#### Reading passage:
Billy's testimony had him returning to the 1235 N. Main residence with the .45 in his back pocket, then sitting on the front porch to have a cigarette. At some point he got up and walked out into the shadows to gaze up at his favorite constellations, with the .45 presumably slipping out onto the porch's top step. Lorrie Kitchen's testimony had her coming out onto the front brick porch, sitting on the top step while picking up the handgun, attempting to slide it back— then boom.

Ms. Kitchen's testimony gained momentum and details as it went on under cross-examination from Assistant DA Kevin Davenport. Ms. Kitchen claimed the bullet hole could be seen in a heart shaped piece of redwood Billy had cut for her as a yard ornament. She more or less fawned over the redwood piece when it was introduced into evidence.

Next, Davenport had the misfortune of sitting practically face to face with Ms. Kitchen's eight year old son, when the boy took the stand and recanted the testimony he'd given to Officer Guydan at the time of the shooting. The eight year old said it was his mother he'd seen with a gun that night/morning, that his “dad” had not shot mommy, and that he didn't remember Billy knocking her to the ground earlier.

Mr. Doak's attorney, Ronald Britt, now in his 40th year of practice, muddied the waters further by getting Officer Guydan to testify incorrectly about tiny details such as the location of the bathroom and how many steps were part of the front porch.

The prosecution looked sunk after the boy's recantation, but Davenport held his top card for rebuttal testimony.

Linda Schardt is a woman of retirement age, who has taken over caretaking the eight and six year old boys since early April, and who was and is one of the closest neighbors to 1235 N. Main Street. She testified that Billy had physically injured Lorrie Kitchen more than one time in the midst of recurring arguments. She also testified that in a phone conversation with Lorrie Kitchen while the latter recuperated at Howard Hospital in Willits (Ms. Kitchen had refused to have the surgery to her finger take place at Mendocino Coast District Hospital), Ms. Kitchen confessed to Ms. Schardt that Billy had indeed shot her finger.

In her rebuttal testimony, Ms. Kitchen tearfully accused Ms. Schardt of wanting to take possession of her boys so she could be paid for caretaking them. However, while trying to impeach the date of just when a further in-person conversation took place with Ms. Schardt, Lorrie Kitchen gazed longingly at the defendant and told the courtroom that it was he, Billy Ray Doak Jr., who had driven her back from Willits to Fort Bragg. Observers couldn't help but think that an hour's drive together might have given Billy and Lorrie ample time to concoct their story about the shooting.

(Saved data entries)

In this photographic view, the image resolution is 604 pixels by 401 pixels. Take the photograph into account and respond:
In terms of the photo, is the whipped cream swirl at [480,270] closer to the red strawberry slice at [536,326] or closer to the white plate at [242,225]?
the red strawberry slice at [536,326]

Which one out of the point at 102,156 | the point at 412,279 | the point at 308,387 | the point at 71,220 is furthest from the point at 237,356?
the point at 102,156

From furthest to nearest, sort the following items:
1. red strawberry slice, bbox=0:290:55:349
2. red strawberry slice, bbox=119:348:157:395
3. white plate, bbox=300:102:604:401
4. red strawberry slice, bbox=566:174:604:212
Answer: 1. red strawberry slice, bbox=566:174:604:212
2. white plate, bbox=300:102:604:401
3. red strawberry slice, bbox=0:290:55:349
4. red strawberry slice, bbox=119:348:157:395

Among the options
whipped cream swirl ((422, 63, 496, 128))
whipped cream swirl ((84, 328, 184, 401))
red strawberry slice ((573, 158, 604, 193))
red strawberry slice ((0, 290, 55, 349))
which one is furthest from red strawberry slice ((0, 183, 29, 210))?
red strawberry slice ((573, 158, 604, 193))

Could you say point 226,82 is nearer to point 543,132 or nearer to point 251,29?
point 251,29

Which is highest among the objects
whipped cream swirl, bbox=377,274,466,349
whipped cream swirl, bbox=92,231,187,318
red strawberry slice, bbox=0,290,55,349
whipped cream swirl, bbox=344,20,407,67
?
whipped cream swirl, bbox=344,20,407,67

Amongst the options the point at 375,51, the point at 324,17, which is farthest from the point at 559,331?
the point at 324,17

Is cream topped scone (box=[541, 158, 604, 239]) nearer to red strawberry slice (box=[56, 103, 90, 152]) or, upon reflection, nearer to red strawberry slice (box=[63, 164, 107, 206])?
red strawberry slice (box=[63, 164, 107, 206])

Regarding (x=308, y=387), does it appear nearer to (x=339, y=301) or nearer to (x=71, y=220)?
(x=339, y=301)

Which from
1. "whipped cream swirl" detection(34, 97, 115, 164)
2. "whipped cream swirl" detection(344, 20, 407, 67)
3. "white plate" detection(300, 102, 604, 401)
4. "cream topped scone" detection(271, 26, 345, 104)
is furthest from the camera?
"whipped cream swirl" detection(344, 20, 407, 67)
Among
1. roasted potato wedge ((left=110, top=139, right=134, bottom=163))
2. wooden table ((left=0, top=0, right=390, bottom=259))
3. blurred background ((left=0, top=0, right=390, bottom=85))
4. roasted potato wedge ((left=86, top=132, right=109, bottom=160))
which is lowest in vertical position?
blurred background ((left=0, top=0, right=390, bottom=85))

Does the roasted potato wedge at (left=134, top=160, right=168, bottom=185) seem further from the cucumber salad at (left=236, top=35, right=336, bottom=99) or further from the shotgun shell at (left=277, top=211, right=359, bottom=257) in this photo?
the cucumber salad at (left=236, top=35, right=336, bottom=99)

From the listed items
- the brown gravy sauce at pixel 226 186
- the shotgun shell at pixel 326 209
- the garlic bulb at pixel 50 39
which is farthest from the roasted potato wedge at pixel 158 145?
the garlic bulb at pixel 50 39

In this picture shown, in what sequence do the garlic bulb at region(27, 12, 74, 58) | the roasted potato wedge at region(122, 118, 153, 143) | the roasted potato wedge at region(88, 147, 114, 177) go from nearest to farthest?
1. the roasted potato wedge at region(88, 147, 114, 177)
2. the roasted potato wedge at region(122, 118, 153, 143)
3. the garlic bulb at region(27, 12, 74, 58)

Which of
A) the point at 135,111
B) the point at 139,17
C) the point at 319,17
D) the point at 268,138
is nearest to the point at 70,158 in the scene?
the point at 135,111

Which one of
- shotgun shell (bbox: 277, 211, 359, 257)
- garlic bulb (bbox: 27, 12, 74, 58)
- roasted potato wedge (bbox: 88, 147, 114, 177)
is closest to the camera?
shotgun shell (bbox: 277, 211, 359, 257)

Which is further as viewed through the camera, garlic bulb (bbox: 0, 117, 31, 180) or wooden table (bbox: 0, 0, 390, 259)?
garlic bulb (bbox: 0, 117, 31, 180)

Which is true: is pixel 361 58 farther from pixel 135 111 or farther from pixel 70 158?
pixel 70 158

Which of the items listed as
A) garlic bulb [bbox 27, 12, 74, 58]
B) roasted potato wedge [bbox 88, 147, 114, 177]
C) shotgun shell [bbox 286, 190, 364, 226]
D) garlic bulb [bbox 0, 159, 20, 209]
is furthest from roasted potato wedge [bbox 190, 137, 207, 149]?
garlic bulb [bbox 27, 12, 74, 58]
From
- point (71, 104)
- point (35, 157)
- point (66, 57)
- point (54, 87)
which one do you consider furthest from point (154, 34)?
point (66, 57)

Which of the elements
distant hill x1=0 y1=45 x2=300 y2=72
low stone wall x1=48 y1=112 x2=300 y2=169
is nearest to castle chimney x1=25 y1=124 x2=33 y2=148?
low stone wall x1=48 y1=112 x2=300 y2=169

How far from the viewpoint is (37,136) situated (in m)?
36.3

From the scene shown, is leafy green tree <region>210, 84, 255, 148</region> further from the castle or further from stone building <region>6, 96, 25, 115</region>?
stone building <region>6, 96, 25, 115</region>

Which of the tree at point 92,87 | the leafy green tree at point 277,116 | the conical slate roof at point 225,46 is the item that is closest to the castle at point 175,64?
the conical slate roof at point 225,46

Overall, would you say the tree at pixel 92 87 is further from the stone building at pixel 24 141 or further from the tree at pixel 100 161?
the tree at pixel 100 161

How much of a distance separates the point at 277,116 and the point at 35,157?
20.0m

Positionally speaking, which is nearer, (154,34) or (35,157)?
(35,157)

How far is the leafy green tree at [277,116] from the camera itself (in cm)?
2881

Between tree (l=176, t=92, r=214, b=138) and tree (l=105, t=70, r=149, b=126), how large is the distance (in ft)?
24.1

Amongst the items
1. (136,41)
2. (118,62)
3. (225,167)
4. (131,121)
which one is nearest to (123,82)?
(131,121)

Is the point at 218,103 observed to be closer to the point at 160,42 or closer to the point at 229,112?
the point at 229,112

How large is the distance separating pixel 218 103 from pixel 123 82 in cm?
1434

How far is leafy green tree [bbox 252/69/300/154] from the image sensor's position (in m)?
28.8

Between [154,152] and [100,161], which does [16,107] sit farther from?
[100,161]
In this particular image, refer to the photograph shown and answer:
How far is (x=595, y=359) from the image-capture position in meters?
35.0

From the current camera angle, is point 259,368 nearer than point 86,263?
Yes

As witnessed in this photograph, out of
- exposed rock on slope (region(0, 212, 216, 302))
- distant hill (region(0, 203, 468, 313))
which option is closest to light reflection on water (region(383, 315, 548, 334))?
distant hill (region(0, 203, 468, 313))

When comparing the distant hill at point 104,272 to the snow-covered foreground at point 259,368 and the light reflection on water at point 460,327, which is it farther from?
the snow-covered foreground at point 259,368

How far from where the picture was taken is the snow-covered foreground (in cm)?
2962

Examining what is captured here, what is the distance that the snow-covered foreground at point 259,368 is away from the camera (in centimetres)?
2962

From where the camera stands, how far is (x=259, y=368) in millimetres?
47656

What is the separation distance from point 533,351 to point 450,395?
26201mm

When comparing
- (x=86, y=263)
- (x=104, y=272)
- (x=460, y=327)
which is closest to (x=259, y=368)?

#### Problem to solve:
Pick up the account of the Doak shooting trial after its last sentence and keep it going. The rows play no part in what comes next.

#### Expected answer:
The jury deliberated all of Monday afternoon, June 16th without a decision on either charge. Upon their return on the 17th, one of them was too ill to continue. A Little River alternate juror replaced the sick woman, making the final composition of the jury seven men and five women. By mid Tuesday afternoon, the jury returned to the courtroom, telling Judge Brennan that they were hopelessly deadlocked on both felony charges, 6-6 on mayhem and 8-4 on the battery with serious bodily injury count.

Separate interviews with five of the jurors after the trial revealed that the panel's 8-4 vote favored conviction. The jurors who spoke also said that none of them believed Ms. Kitchen's testimony that she accidentally shot herself. The jurors believed the eight-year-old's audiotape testimony taken within an hour or so of the shooting. Officer Guydan's confident, yet sensitive handling of that interview seemed to be an example of fine police work. Oddly, some of the jurors who voted not to convict Mr. Doak chided Officer Guydan for not conducting gunshot residue (GSR) testing on Ms. Kitchen and Billy Ray Doak Jr. on St. Patrick's Day. This may be another case of too much CSI television watching. The most recent scientific studies downplay the accuracy of gunshot residue evidence.

Assistant DA Davenport is re-filing the charges against Billy Ray Doak Jr. Davenport appears to be confident enough in his case that he may very well add an assault with a deadly weapon count when the matter goes before a new set of jurors on August 13th.

A final note: During the jury selection process, one prospective panelist was heard contemptuously responding to the defendant's name, Billy Ray Doak Jr., “That's right out of central casting.”

Mr. Doak's ancestors stem from Arkansas and I have to say that having taught and coached another Billy Ray in Cottonwood, CA, an A student and a superior athlete, whose family also hailed from Arkansas, the Mendo Lib mentality behind the “straight out of central casting” comment, displays an ignorance that is appalling in the 21st century.

Billy Ray Doak Jr. may very well be guilty of the charges against him; however, if your vehicle was broken down and you were stranded by the side of the road, I'd wager that Billy Jr. or Sr., or Lorrie Kitchen, for that matter, would be more likely to stop and lend an efficient helping hand than most self-professed liberals along the Mendocino Coast.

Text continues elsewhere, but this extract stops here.